Signing up for this tour, I was vaguely hoping for a Scott King / Six Stories type of format, but that is not what this is. With the exception of the prologue, in which Quentin introduces himself and the topic of his podcast, it’s not formatted as a podcast, it’s a behind the scenes, a making of. Who to talk to, what questions to ask, which leads to follow, and along the way something happens, something magical, the line between fiction and reality blurs and you’re sucked into the story, believing it, living it.
Never Look Back has a dual narration with Jorjeana Marie narrating the female voices (mostly April’s letters and Robin’s POV) and James Fouhey narrating mostly Quentin and the odd male supporting character. Marie tweaks her voice to accommodate various female and male voices, Fouhey does not. I usually prefer some voice tweaking, but in this case I didn’t mind the simple narration, it was always clear who was speaking in conversations, and there was enough intonation and emotion to keep it entertaining.

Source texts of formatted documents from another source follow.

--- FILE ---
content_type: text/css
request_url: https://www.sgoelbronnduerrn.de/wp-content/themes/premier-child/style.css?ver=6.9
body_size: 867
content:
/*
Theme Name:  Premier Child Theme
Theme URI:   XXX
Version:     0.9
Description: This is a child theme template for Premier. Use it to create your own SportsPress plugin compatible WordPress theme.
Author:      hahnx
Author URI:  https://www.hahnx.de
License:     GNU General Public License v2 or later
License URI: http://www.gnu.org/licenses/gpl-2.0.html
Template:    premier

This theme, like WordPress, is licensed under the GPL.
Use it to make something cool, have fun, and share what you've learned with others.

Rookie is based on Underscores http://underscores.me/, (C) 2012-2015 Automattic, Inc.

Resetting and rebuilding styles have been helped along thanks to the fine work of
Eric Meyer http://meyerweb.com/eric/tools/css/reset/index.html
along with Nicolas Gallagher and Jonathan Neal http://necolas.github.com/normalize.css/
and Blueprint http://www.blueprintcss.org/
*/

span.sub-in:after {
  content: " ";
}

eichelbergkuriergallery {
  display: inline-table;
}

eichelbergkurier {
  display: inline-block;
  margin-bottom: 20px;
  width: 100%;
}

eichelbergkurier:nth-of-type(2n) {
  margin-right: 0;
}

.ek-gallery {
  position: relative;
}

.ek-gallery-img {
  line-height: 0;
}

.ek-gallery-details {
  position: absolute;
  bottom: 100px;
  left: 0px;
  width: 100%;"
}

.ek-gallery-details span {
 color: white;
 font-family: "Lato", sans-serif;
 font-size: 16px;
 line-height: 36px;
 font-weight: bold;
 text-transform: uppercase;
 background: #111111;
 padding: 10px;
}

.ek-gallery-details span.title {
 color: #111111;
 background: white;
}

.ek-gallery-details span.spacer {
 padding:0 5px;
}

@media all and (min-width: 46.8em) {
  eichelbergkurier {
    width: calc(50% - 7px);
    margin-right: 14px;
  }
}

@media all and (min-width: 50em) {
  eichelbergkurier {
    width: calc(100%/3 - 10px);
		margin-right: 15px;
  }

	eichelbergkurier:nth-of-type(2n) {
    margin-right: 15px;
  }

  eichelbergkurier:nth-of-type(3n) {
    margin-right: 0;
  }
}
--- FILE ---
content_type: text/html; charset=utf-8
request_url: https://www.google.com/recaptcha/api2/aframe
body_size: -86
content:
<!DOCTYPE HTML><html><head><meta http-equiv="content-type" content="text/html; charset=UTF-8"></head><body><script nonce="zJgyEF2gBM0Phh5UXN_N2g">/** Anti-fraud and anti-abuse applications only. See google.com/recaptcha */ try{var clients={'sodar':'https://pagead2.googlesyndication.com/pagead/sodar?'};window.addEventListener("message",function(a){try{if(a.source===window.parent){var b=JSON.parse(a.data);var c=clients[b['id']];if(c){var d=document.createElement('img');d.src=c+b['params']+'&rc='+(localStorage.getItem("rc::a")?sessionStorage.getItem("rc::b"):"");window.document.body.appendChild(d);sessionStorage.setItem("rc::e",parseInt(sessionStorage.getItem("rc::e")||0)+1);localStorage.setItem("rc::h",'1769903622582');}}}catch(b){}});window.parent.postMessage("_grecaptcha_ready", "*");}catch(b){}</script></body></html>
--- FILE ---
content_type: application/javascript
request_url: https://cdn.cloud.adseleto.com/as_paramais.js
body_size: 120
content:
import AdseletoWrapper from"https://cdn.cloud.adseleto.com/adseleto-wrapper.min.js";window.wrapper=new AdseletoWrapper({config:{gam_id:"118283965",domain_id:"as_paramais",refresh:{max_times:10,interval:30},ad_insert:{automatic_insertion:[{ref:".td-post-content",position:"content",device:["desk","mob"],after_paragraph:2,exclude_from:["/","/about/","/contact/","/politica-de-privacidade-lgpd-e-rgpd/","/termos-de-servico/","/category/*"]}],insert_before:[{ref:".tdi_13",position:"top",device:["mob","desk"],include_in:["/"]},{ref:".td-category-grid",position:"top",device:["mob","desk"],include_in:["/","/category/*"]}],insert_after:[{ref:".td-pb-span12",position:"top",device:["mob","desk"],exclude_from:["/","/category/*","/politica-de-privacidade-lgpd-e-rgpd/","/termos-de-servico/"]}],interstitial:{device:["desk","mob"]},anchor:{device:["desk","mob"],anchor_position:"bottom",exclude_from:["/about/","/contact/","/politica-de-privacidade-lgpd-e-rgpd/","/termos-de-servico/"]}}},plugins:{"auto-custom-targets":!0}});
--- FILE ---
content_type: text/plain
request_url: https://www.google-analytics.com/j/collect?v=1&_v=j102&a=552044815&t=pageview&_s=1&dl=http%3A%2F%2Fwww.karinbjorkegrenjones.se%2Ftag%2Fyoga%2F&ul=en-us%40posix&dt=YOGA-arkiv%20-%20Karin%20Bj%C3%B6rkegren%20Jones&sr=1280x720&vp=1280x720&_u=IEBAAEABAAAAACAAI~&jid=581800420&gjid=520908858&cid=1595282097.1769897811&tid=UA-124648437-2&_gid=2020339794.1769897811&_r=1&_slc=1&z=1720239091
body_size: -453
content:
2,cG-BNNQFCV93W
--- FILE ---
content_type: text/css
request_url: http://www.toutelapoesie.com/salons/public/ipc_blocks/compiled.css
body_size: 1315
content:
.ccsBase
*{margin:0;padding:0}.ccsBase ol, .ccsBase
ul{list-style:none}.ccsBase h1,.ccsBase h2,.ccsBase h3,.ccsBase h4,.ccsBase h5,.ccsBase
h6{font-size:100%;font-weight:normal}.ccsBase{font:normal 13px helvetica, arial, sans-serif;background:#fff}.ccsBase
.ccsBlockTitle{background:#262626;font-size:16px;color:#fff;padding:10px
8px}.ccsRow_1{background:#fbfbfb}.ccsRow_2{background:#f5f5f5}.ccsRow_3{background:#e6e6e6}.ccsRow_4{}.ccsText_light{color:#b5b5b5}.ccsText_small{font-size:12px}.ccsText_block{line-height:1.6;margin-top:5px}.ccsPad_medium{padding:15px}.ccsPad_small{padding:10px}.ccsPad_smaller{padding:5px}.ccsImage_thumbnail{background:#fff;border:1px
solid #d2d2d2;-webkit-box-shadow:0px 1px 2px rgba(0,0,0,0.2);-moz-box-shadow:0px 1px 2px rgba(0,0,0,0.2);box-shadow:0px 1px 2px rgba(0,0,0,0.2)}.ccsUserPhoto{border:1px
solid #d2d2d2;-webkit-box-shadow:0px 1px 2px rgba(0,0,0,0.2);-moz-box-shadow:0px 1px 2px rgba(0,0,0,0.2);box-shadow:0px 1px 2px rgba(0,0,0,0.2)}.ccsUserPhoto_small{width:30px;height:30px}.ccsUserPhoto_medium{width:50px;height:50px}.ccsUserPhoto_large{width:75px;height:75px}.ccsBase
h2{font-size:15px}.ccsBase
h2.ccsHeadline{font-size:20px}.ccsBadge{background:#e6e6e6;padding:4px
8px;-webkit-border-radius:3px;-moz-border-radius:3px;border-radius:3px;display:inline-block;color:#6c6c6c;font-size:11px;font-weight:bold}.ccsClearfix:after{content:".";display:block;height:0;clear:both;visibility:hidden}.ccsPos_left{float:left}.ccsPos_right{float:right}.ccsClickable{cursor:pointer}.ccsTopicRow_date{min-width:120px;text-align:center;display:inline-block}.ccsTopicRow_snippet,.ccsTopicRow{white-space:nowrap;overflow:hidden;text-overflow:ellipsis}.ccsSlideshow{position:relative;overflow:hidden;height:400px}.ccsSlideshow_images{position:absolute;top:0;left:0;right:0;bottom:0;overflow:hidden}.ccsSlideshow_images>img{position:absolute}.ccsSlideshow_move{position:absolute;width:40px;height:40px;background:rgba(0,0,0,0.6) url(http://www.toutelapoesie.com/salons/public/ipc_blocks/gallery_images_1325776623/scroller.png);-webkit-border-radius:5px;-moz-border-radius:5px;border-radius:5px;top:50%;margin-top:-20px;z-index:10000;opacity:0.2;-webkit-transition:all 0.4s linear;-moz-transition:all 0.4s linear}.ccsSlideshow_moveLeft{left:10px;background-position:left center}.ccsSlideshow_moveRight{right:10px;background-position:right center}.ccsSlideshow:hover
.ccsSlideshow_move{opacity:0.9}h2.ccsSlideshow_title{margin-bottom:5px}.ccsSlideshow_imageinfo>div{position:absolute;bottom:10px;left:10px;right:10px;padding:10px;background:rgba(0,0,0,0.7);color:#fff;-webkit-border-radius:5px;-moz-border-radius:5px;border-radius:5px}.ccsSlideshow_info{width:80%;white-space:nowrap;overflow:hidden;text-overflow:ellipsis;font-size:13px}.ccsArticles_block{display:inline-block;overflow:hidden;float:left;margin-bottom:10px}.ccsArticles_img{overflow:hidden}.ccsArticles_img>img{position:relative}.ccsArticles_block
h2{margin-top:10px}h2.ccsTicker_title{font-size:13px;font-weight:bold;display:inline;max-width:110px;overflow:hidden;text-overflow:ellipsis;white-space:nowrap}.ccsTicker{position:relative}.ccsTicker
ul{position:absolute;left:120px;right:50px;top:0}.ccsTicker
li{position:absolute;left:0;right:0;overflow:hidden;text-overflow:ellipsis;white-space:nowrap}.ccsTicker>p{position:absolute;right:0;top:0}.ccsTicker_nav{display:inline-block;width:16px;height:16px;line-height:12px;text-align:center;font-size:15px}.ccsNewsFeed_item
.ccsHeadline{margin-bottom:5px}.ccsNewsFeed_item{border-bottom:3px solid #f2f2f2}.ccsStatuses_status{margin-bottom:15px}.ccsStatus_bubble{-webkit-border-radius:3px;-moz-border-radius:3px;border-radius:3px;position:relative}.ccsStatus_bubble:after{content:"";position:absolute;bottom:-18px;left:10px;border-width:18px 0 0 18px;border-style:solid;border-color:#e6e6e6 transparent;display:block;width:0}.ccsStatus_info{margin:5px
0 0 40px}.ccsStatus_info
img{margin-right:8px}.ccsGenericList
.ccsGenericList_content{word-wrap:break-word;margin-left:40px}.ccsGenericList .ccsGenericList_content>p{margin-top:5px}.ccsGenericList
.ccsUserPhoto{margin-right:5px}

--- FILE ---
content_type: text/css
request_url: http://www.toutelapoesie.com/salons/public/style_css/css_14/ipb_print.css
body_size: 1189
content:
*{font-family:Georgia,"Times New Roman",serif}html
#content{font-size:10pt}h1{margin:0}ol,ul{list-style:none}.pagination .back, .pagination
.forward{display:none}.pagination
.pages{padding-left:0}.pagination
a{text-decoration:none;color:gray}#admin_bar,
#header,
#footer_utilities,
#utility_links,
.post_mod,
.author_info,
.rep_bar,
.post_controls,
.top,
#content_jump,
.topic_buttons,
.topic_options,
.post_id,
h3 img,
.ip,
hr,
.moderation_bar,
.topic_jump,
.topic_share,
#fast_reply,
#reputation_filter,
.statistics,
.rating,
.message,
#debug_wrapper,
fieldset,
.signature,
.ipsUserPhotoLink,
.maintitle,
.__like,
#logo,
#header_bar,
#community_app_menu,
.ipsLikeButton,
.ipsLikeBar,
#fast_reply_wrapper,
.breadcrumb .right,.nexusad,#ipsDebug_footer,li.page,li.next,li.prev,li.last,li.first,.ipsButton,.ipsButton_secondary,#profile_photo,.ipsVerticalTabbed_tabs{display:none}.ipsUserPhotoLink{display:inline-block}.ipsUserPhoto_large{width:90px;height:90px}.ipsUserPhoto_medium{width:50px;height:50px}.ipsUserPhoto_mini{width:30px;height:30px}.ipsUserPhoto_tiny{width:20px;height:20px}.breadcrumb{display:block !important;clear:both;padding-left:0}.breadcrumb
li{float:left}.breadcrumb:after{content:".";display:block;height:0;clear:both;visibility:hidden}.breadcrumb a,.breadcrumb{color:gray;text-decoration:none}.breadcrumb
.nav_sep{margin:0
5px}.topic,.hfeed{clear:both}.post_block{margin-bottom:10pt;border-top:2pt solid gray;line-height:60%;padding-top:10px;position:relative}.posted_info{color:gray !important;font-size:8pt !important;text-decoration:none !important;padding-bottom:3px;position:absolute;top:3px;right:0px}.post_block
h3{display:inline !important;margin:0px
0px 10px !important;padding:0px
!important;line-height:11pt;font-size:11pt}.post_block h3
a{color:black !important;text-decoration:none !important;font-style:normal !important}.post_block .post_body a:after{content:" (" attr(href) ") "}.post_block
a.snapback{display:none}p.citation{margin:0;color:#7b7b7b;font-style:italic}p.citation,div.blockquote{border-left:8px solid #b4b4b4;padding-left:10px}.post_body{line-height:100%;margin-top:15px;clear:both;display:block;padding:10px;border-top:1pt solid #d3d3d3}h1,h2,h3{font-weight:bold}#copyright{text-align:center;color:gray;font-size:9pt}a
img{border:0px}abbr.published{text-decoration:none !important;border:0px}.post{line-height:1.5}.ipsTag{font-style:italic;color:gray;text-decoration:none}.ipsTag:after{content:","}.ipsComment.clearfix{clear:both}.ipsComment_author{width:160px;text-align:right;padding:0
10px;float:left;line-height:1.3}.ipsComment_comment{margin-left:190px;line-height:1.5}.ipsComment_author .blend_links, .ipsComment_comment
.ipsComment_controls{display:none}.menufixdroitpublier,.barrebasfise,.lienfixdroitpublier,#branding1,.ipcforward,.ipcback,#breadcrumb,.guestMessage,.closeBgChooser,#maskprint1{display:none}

Never Look Back is a clever, insidious, shocking thriller that I won’t easily forget. It’s a crazy roller coaster that kept me in doubt until the very end. Even when the pool of suspects was getting very VERY narrow, I still couldn’t make up my mind one way or the other. If you’re into audiobooks, then do pick this one up on Audible or any other audiobook provider, if you’re not, then go for the eBook or print version, this is a story that must be read, in whatever format! Highly recommended!